Muhit Kitap’tan, TYB Roman Ödülü’ne değer görülen Ayşegül Genç’in Kalbin Arka Odası adlı eserine bir bakış. “Roman-deneme-günce-distopya arasında bir yerde” hissi veren Kalbin Arka Odası’nda, içimizdeki duygu gelgitlerini temsil edercesine bazen kesik kesik, bazen bitmeyen cümleler bazen ise bir kaç kelime ile koca bir anlamı veren akıcılıkta ve yoğunlukta bir dil kullanılmış.
Kitabın içeriğinde ise 2 farklı kişinin ağzından günceler okuyoruz. Sanki birbirleri ile mektuplaşıyorlar gibi. Fakat yaşadıkları zamanlar farklı. İlki, diğer günce sahibine “kuzum” diye hitap ederken öteki güncenin sahibi ona “taya” diye hitap ediyor. Taya; “çocuk bakıcısı, dadı” anlamına geliyor. Yani ilk ve ikinci günce sahipleri arasında bir nevi kuşak bağlantısı olduğunu hissediyoruz. İkinci günce sahibi gelecekte, diğer güncenin sahibinden farklı bir dünyada yaşadığını anlatıyor. Kitapta karakter ve olay bakımından değil; duygu, düşünce ve tecrübe aktarımı bakımından bir akış olduğunu hissediyoruz.
“ÖLÜLERİMİZİ GÖMEMİYORUZ TAYA”
Bizleri kitabın distopik olabileceğini düşünmeye iten mesele, gelecekte yaşayan günce sahibinin anlattığına göre onun yaşadığı çağda ölülerin gömülmemesidir. O çağda toprak ölüleri kabul etmemektedir. Ölüler gömülmez ve evin arka odasında bekletilir. Kokusundan muzdarip olunduğu için ise adeta gül kokulu parfümler boşaltılır üstlerine. Bu yüzden onlar için artık gül kokusu ölüm, ceset ve yas anlamına gelir. Herkes birbirine iyi davranır; kimse arka odasında bir ceset istememektedir çünkü.Gelecekte yaşayan günce sahibi de evinin arka odasında annesinin gül kokulu cesedi ile yaşamaktadır. Çok aciz hissettirir bu durum kendini okura.

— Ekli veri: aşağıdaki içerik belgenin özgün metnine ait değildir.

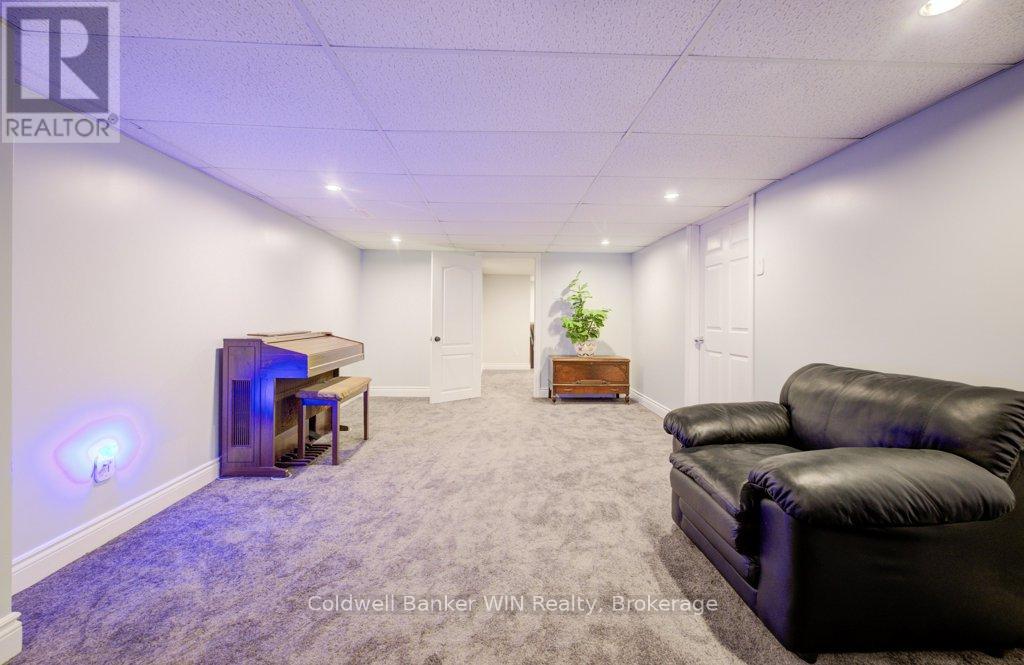 300 Durham Street W, Wellington North, Ontario  N0G 2L1 - Photo 32 - X12984644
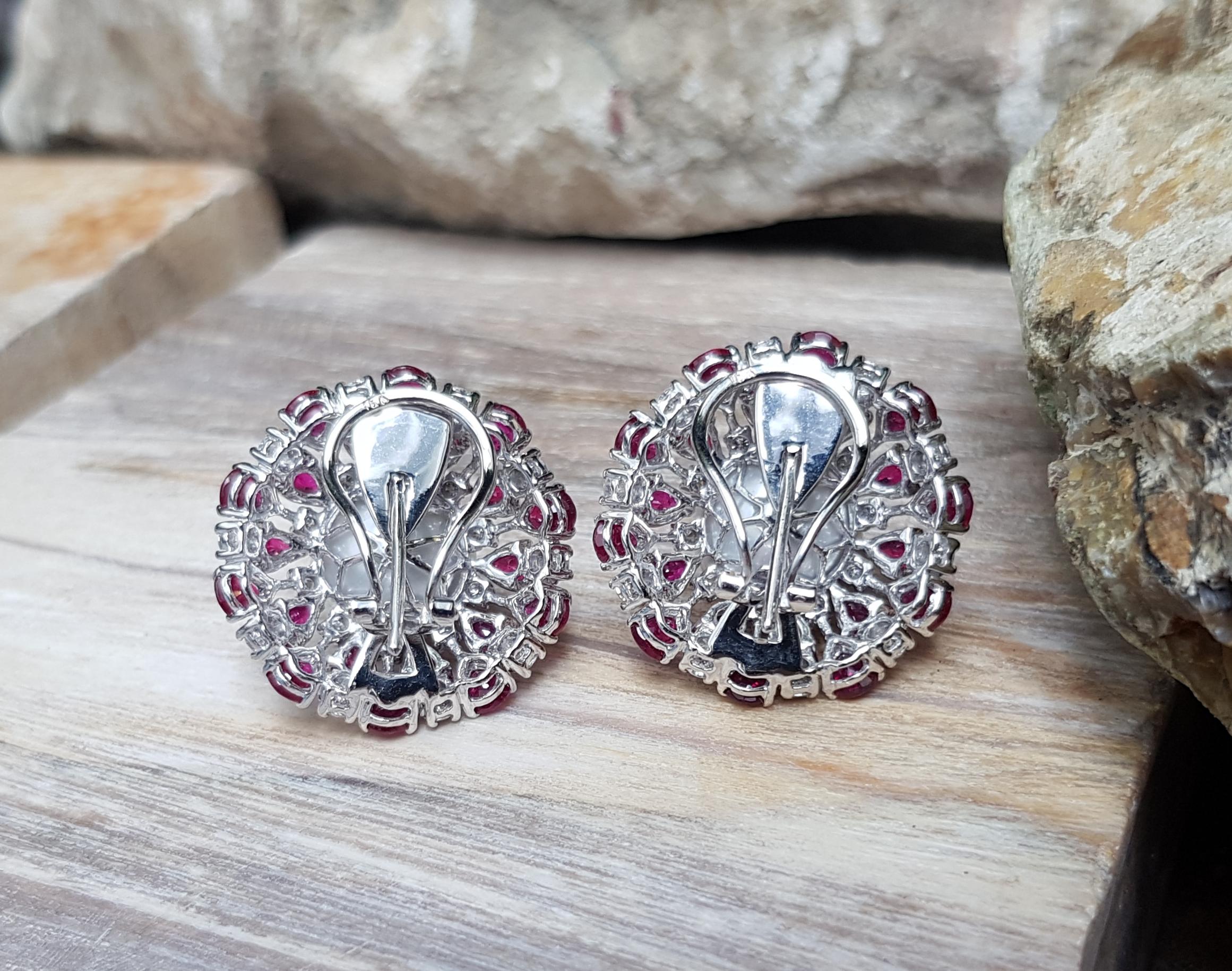 Boucles d'oreilles composées de perles des mers du sud, de rubis et de diamants en or blanc 18 carats Pour femmes en vente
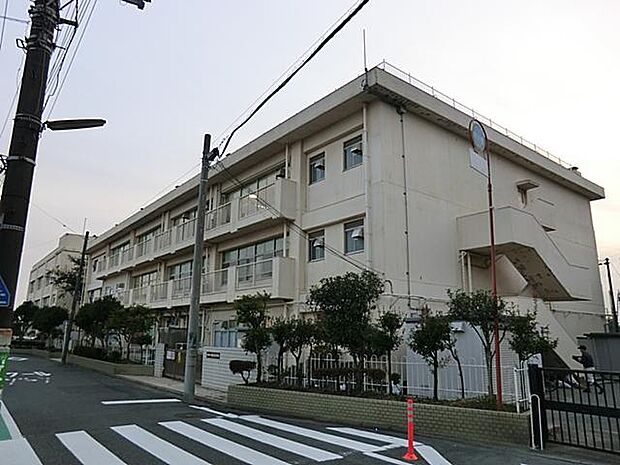 横浜市立宮田中学校(約650m)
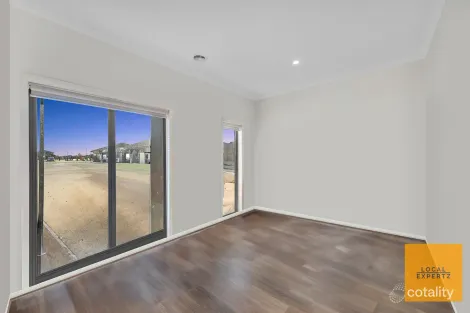 Property photo of 8 Erin Drive Fraser Rise VIC 3336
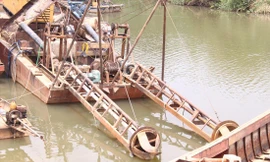 Dàn khoan của Công ty Thiên Ý nghi dùng để khai thác vàng sa khoáng 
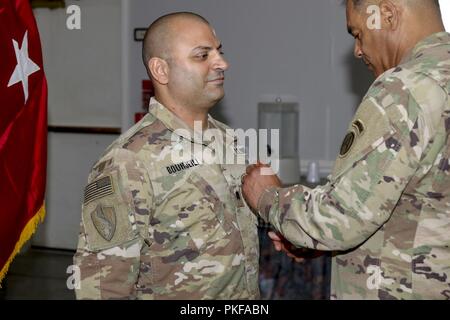 Us-Armee Generalleutnant Michael X. Garrett, US-Army Central Commander, Stifte der Rang auf die US-Armee Oberstleutnant Zahi Bourjeili, country desk officer für das Königreich Saudi-Arabien, Irak und Jemen, während seiner Promotion Zeremonie an Eskan Village, Saudi-Arabien, 10. August 2018. Die Förderung qualifizierter Offiziere ist ein Hinweis auf deren zeigte Potential für mehr Verantwortung und hingebungsvollen Dienst für die United States Army. Stockfoto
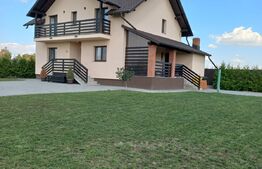 Casă individuală, 181 mp utili, teren 1000 mp, mobilată modern, în zona Mitocul Dragomirnei, foarte aproape de Municipiul Suceava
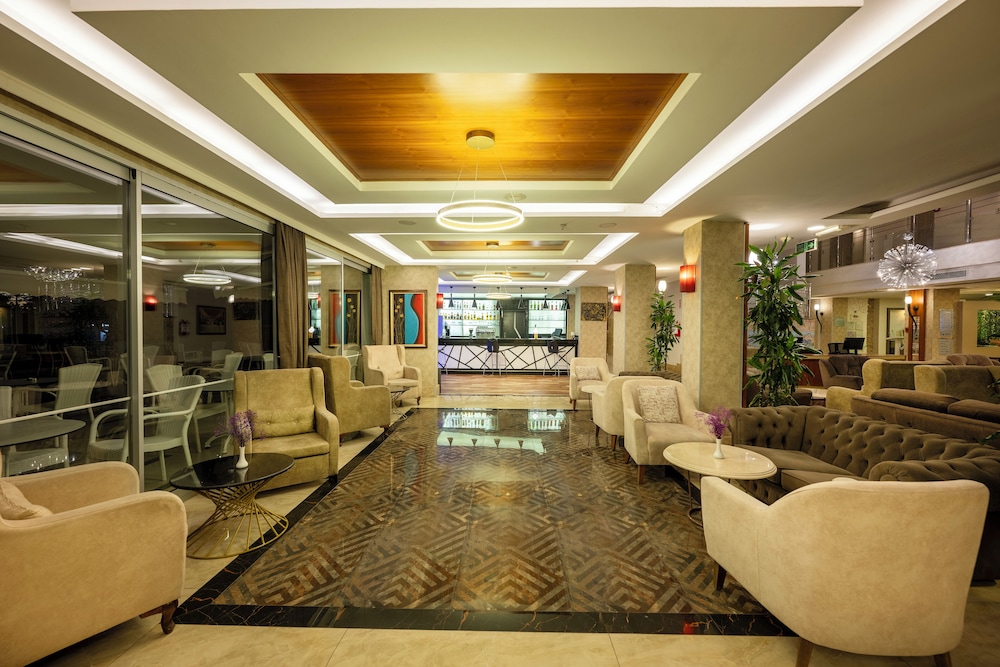 Sealife Family Resort Hotel — Hotel building in Antalya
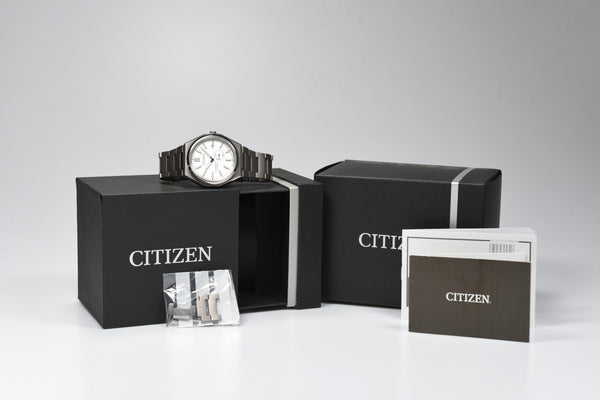 Citizen Super Titanium Zenshin NJ0180-80A (Pre-owned)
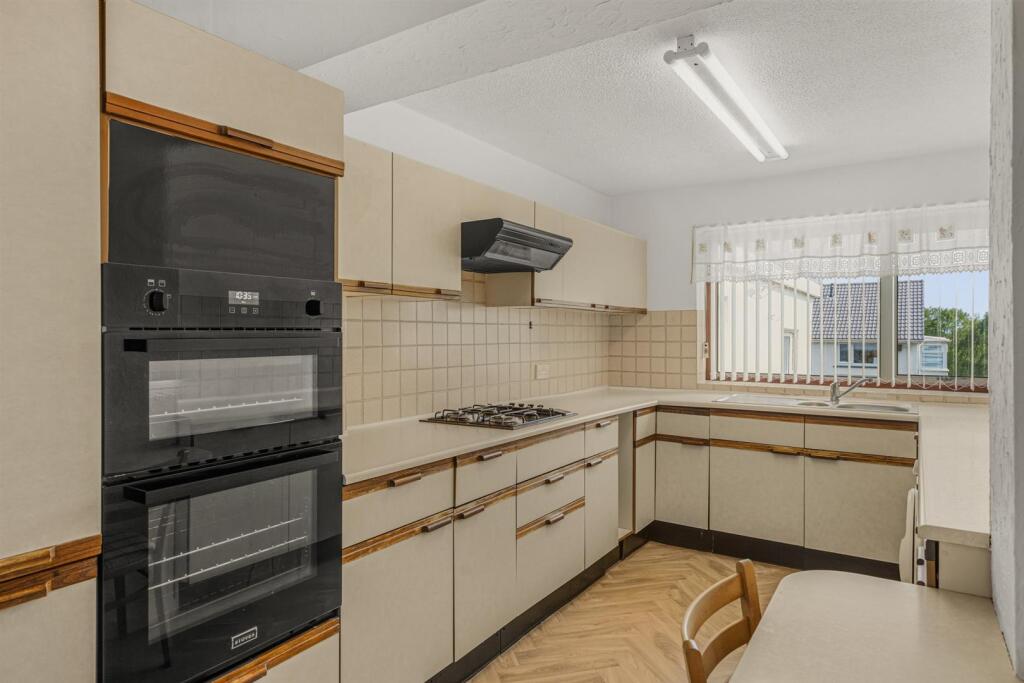 Thornhill Close, Upper Cwmbran, Cwmbran photo 4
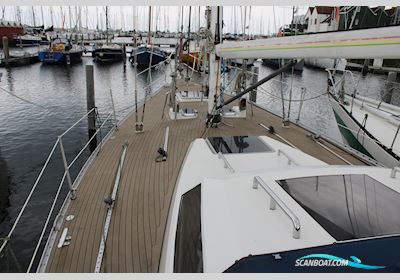 Pieter Beeldsnijder 40 Zeilboten 1988, met Volvo Penta 2003 Turbo motor, The Netherlands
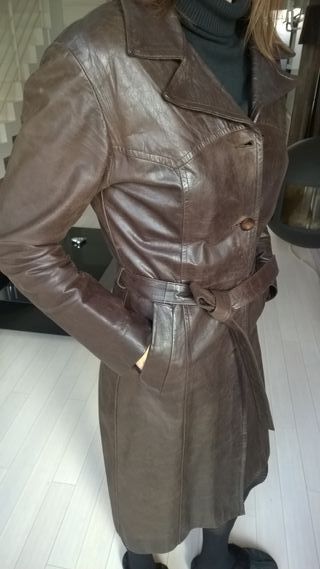 Abrigo de piel auténtica marrón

“Ölülerimizi gömemiyoruz taya, herkes birbirine iyi davranıyor bu yüzden, kimse erkenden ölmesin, kimse kimsenin ruhunu hırpalamasın diye burada çok iyi şeyler oluyor diyenler bile var.”
“Bildiğimiz kadar bilgiyle, inandığımız kadar inançla mı tanrı’ya inanırız, beni bilin diyen, bana inanın diyen tanrı, neden bana aşık olun diye emretmemiş, aşkı emre uymaz şekilde yarattığı için mi, o ardıç ağacı tüm bunlara şahit olmak için mi biter aşığın üzerinde, her gece iman tahtamda başka bir problem çözüyorum taya, çaresizliğin de insanı aşka yaklaştıran bir tarafı olmalı, acizlik insana bilmekten ve inanmaktan daha büyük ve daha hızlı adımlar attırıyor olmalı.”
DEMLENMEK İSTİYORUM DİYENLERE TAVSİYE
Belki kitabı saran yoğun bir olay sarmalı yok, fakat kitapta öyle paragraflar var ki defalarca okunur, üzerinde düşünülür. Bu, kitabı çekici kılan sebeplerden biri. Velhasıl, ben biraz demlenmek istiyorum diyenler için tavsiyemizdir.
“Aşk geçiştirmiyor bizi, aşk bağrımızda paslı bir hançer, içimize doğru bir göz açıyor, insanın içinde bir yerlerde eksik bir parçanın olduğunu o gözle görüyoruz taya, o parça tanrının elinde, buna ben de inanıyorum, lakin parçadan tüme gitmeye inanmıyorum ben, parçalanarak tüme gitmeye inanıyorum, eksik parçam hangisi, tanrı’nın ellerinde duran parçam hangisi, bulmak için uğraşıyorum, asla vazgeçmeyeceğim, insan kendi eksikliğinde boğulmamak için başkasının eksiklerini bulur ve ona tutunur, ellerinin boş olması bu yüzdendir, benim ellerimde kayıp parçam var taya, ben dua ederken ellerimi bu yüzden açıyorum.”